> _PROBLEMS AND TASKS_:
**A.** According to the bicycle identification thread, in what year did Emblem Manufacturing buy Pierce Cycles?
**B.** Carry on the bicycle identification thread from its final post.

> _DOCUMENT_:
━━━━━━━━

# Help to identify.



## C M Gerlach (Jul 21, 2020)

I could do some research,  but......
What is this......awesome Rick's buffalo headbadge.


----------



## Archie Sturmer (Jul 21, 2020)

Emblem Angola NY.  The chain ring sprocket looks similar to A&S and Excelsior, but is different.  The A&S 6-point sprocket had the crank in between 2 points.   The Excelsior Michigan City sprocket did not have as wide an offset for the drive pin.


----------



## bentwoody66 (Jul 21, 2020)

Emblem mfg. The fork and the Headset give it away.

Sent from my SM-G950U using Tapatalk


----------



## C M Gerlach (Jul 21, 2020)

Very cool......thank you.


----------



## C M Gerlach (Jul 23, 2020)

I hijacked another thread, so I'll post the serial number here.

If anyone can help with approximate year.
Thanks.
Chris.


----------



## Archie Sturmer (Jul 23, 2020)

Emblem Angola bicycles may be the needles in the haystack of threads; have not seen a date-to-serial-number guessing system.  We know that 26” tires date to no sooner than 1933; and I believe that Emblem’s production stopped (and did not continue) about war time.  The largest serial numbers that I recall seeing posted were one of each in the 500,000’s and 600,000’s.


----------



## C M Gerlach (Jul 23, 2020)

Thanks,
A little enigmatic........gives me something to look into.
Appreciate the help.
Chris


----------



## SKPC (Jul 26, 2020)

Yes. Emblem Manufacturing built Emblem-badged bikes starting up in 1904 by W.Schack.  They purchased Pierce Cycles and all their bikes, frames, fittings and parts inventories n 1918. They continued making Pierce- badged bicycles in Angola as well as Emblem badged and Walthour Hood badged bikes, and possibly others.  Emblem is known for their beautiful trumpet-mouth joinery on the lower top tubes.   As AS mentions, the serial number system used by Emblem in the teens through the 30's seems to be adopted and is similar to the early pre-bankruptcy Pierce sequential numbers. These sequential numbers on Angola Pierce and seemingly Emblem cycles  from 250,000 and up into the 600k numbers.

━━━━━━━━

> _RECORD LIST_:
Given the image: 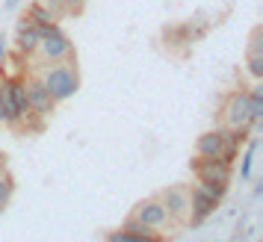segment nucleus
<instances>
[{
  "label": "nucleus",
  "mask_w": 263,
  "mask_h": 242,
  "mask_svg": "<svg viewBox=\"0 0 263 242\" xmlns=\"http://www.w3.org/2000/svg\"><path fill=\"white\" fill-rule=\"evenodd\" d=\"M30 24H36V27H50V24H57V18H53V12L50 9H45L42 6V0H36L30 9H27V15H24Z\"/></svg>",
  "instance_id": "12"
},
{
  "label": "nucleus",
  "mask_w": 263,
  "mask_h": 242,
  "mask_svg": "<svg viewBox=\"0 0 263 242\" xmlns=\"http://www.w3.org/2000/svg\"><path fill=\"white\" fill-rule=\"evenodd\" d=\"M6 59V36H3V33H0V62Z\"/></svg>",
  "instance_id": "23"
},
{
  "label": "nucleus",
  "mask_w": 263,
  "mask_h": 242,
  "mask_svg": "<svg viewBox=\"0 0 263 242\" xmlns=\"http://www.w3.org/2000/svg\"><path fill=\"white\" fill-rule=\"evenodd\" d=\"M21 80H24L27 107H30V112H36V115H42V118H48L50 112H53V107H57V100L50 97L48 86L42 83V77H21Z\"/></svg>",
  "instance_id": "4"
},
{
  "label": "nucleus",
  "mask_w": 263,
  "mask_h": 242,
  "mask_svg": "<svg viewBox=\"0 0 263 242\" xmlns=\"http://www.w3.org/2000/svg\"><path fill=\"white\" fill-rule=\"evenodd\" d=\"M39 42H42V27L30 24V21H18V38H15V50L21 53V56H33L39 48Z\"/></svg>",
  "instance_id": "9"
},
{
  "label": "nucleus",
  "mask_w": 263,
  "mask_h": 242,
  "mask_svg": "<svg viewBox=\"0 0 263 242\" xmlns=\"http://www.w3.org/2000/svg\"><path fill=\"white\" fill-rule=\"evenodd\" d=\"M249 53H260V56H263V27H254V30H251Z\"/></svg>",
  "instance_id": "18"
},
{
  "label": "nucleus",
  "mask_w": 263,
  "mask_h": 242,
  "mask_svg": "<svg viewBox=\"0 0 263 242\" xmlns=\"http://www.w3.org/2000/svg\"><path fill=\"white\" fill-rule=\"evenodd\" d=\"M195 151H198V157H219L222 154V130H210V133L198 136Z\"/></svg>",
  "instance_id": "11"
},
{
  "label": "nucleus",
  "mask_w": 263,
  "mask_h": 242,
  "mask_svg": "<svg viewBox=\"0 0 263 242\" xmlns=\"http://www.w3.org/2000/svg\"><path fill=\"white\" fill-rule=\"evenodd\" d=\"M60 6L65 9V12H80L86 6V0H60Z\"/></svg>",
  "instance_id": "20"
},
{
  "label": "nucleus",
  "mask_w": 263,
  "mask_h": 242,
  "mask_svg": "<svg viewBox=\"0 0 263 242\" xmlns=\"http://www.w3.org/2000/svg\"><path fill=\"white\" fill-rule=\"evenodd\" d=\"M104 242H119V239H112V236H107V239H104Z\"/></svg>",
  "instance_id": "25"
},
{
  "label": "nucleus",
  "mask_w": 263,
  "mask_h": 242,
  "mask_svg": "<svg viewBox=\"0 0 263 242\" xmlns=\"http://www.w3.org/2000/svg\"><path fill=\"white\" fill-rule=\"evenodd\" d=\"M160 201H163V207H166L168 218H186L190 216V189H186V186L178 183V186L163 189Z\"/></svg>",
  "instance_id": "8"
},
{
  "label": "nucleus",
  "mask_w": 263,
  "mask_h": 242,
  "mask_svg": "<svg viewBox=\"0 0 263 242\" xmlns=\"http://www.w3.org/2000/svg\"><path fill=\"white\" fill-rule=\"evenodd\" d=\"M260 151V139H249V151L242 154V163H239V177L242 180H251V171H254V157Z\"/></svg>",
  "instance_id": "14"
},
{
  "label": "nucleus",
  "mask_w": 263,
  "mask_h": 242,
  "mask_svg": "<svg viewBox=\"0 0 263 242\" xmlns=\"http://www.w3.org/2000/svg\"><path fill=\"white\" fill-rule=\"evenodd\" d=\"M166 42L168 45H183V42H190V27H172V30H166Z\"/></svg>",
  "instance_id": "17"
},
{
  "label": "nucleus",
  "mask_w": 263,
  "mask_h": 242,
  "mask_svg": "<svg viewBox=\"0 0 263 242\" xmlns=\"http://www.w3.org/2000/svg\"><path fill=\"white\" fill-rule=\"evenodd\" d=\"M249 74L254 77V80L263 77V56L260 53H249Z\"/></svg>",
  "instance_id": "19"
},
{
  "label": "nucleus",
  "mask_w": 263,
  "mask_h": 242,
  "mask_svg": "<svg viewBox=\"0 0 263 242\" xmlns=\"http://www.w3.org/2000/svg\"><path fill=\"white\" fill-rule=\"evenodd\" d=\"M0 124H3V112H0Z\"/></svg>",
  "instance_id": "26"
},
{
  "label": "nucleus",
  "mask_w": 263,
  "mask_h": 242,
  "mask_svg": "<svg viewBox=\"0 0 263 242\" xmlns=\"http://www.w3.org/2000/svg\"><path fill=\"white\" fill-rule=\"evenodd\" d=\"M42 6H45V9H50V12H53V18H60V15L65 12V9L60 6V0H42Z\"/></svg>",
  "instance_id": "21"
},
{
  "label": "nucleus",
  "mask_w": 263,
  "mask_h": 242,
  "mask_svg": "<svg viewBox=\"0 0 263 242\" xmlns=\"http://www.w3.org/2000/svg\"><path fill=\"white\" fill-rule=\"evenodd\" d=\"M42 83L48 86L50 97L60 104V100H68V97L77 95V89H80V77H77L74 62L65 59V62H53V65H48L45 74H42Z\"/></svg>",
  "instance_id": "1"
},
{
  "label": "nucleus",
  "mask_w": 263,
  "mask_h": 242,
  "mask_svg": "<svg viewBox=\"0 0 263 242\" xmlns=\"http://www.w3.org/2000/svg\"><path fill=\"white\" fill-rule=\"evenodd\" d=\"M133 218L142 221L145 228H151V230H160L168 225V213H166V207H163L160 198H145V201H139V204L133 207Z\"/></svg>",
  "instance_id": "7"
},
{
  "label": "nucleus",
  "mask_w": 263,
  "mask_h": 242,
  "mask_svg": "<svg viewBox=\"0 0 263 242\" xmlns=\"http://www.w3.org/2000/svg\"><path fill=\"white\" fill-rule=\"evenodd\" d=\"M192 174L201 183H222L228 186L231 183V163L219 157H198L192 159Z\"/></svg>",
  "instance_id": "5"
},
{
  "label": "nucleus",
  "mask_w": 263,
  "mask_h": 242,
  "mask_svg": "<svg viewBox=\"0 0 263 242\" xmlns=\"http://www.w3.org/2000/svg\"><path fill=\"white\" fill-rule=\"evenodd\" d=\"M0 112H3V124H9V127H18L21 124L12 89H9V77H0Z\"/></svg>",
  "instance_id": "10"
},
{
  "label": "nucleus",
  "mask_w": 263,
  "mask_h": 242,
  "mask_svg": "<svg viewBox=\"0 0 263 242\" xmlns=\"http://www.w3.org/2000/svg\"><path fill=\"white\" fill-rule=\"evenodd\" d=\"M36 53L45 59V65H50V62H65L74 56V45L60 27L50 24V27H42V42H39Z\"/></svg>",
  "instance_id": "3"
},
{
  "label": "nucleus",
  "mask_w": 263,
  "mask_h": 242,
  "mask_svg": "<svg viewBox=\"0 0 263 242\" xmlns=\"http://www.w3.org/2000/svg\"><path fill=\"white\" fill-rule=\"evenodd\" d=\"M222 118H225V127H254L249 115V92H231L222 107Z\"/></svg>",
  "instance_id": "6"
},
{
  "label": "nucleus",
  "mask_w": 263,
  "mask_h": 242,
  "mask_svg": "<svg viewBox=\"0 0 263 242\" xmlns=\"http://www.w3.org/2000/svg\"><path fill=\"white\" fill-rule=\"evenodd\" d=\"M249 115H251V124L254 127L263 121V83H257L249 92Z\"/></svg>",
  "instance_id": "13"
},
{
  "label": "nucleus",
  "mask_w": 263,
  "mask_h": 242,
  "mask_svg": "<svg viewBox=\"0 0 263 242\" xmlns=\"http://www.w3.org/2000/svg\"><path fill=\"white\" fill-rule=\"evenodd\" d=\"M12 192H15V183H12V177L6 174V171H0V210L9 204V198H12Z\"/></svg>",
  "instance_id": "16"
},
{
  "label": "nucleus",
  "mask_w": 263,
  "mask_h": 242,
  "mask_svg": "<svg viewBox=\"0 0 263 242\" xmlns=\"http://www.w3.org/2000/svg\"><path fill=\"white\" fill-rule=\"evenodd\" d=\"M18 6H21V0H3V9H6V12H15Z\"/></svg>",
  "instance_id": "22"
},
{
  "label": "nucleus",
  "mask_w": 263,
  "mask_h": 242,
  "mask_svg": "<svg viewBox=\"0 0 263 242\" xmlns=\"http://www.w3.org/2000/svg\"><path fill=\"white\" fill-rule=\"evenodd\" d=\"M0 171H6V154L0 151Z\"/></svg>",
  "instance_id": "24"
},
{
  "label": "nucleus",
  "mask_w": 263,
  "mask_h": 242,
  "mask_svg": "<svg viewBox=\"0 0 263 242\" xmlns=\"http://www.w3.org/2000/svg\"><path fill=\"white\" fill-rule=\"evenodd\" d=\"M228 186H222V183H195L190 189V221L192 225H201V221H207V218L216 213V207H219V201L225 198Z\"/></svg>",
  "instance_id": "2"
},
{
  "label": "nucleus",
  "mask_w": 263,
  "mask_h": 242,
  "mask_svg": "<svg viewBox=\"0 0 263 242\" xmlns=\"http://www.w3.org/2000/svg\"><path fill=\"white\" fill-rule=\"evenodd\" d=\"M109 236H112V239H119V242H163V236H160L157 230H148V233H127V230H112Z\"/></svg>",
  "instance_id": "15"
}]
</instances>
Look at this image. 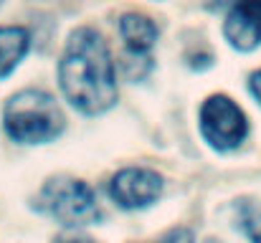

━━━━━━━━

> _WRITTEN RESPONSES_:
**A.** 1918

**B.**
      I have asked this before and ask again did Emblem make the Pierce-badged and Emblem badged bikes in the same factory, or different ones?  Nobody knows?   I have seen some Emblem frames with Pierce fittings made late 20's to 30's and some without...Why?  Was it just using up old Pierce inventory gleaned from the bankruptcy?


----------



## C M Gerlach (Jul 27, 2020)

Great info.....they are very well built, why don't we see more of these motorbike models? A lot of history local to me that I find interesing.
Thanks.


----------



## SKPC (Apr 14, 2021)

Bump this Emblem moto id thread! I am working on this_ Heavy Service _*Pierce/Emblem *frame/fork/fenders/crank that was sans badge with very unusual flatted seat and chain stays as well as *Pierce* forged rear drops and *Emblem* triple-plate trussed fork.  A 28-er bike and guestimate late 20's?  As found below.........






Got the red paint off the original_ Emblem Blue._.....






The only other close_ complete _example is this one owned by RustySpoke66 with a Jackson Heavy Service badge...


----------



## C M Gerlach (Apr 15, 2021)

Nice work reclaiming that original paint......a tedious job no doubt....great color.
What a cool fork.
I reasonably guess the original posted emblem to be about a 1934 so your probably accurate at your guesstimate........
I was wondering if the entire frame is paint over nickel plating, or just the fork,...
or neither.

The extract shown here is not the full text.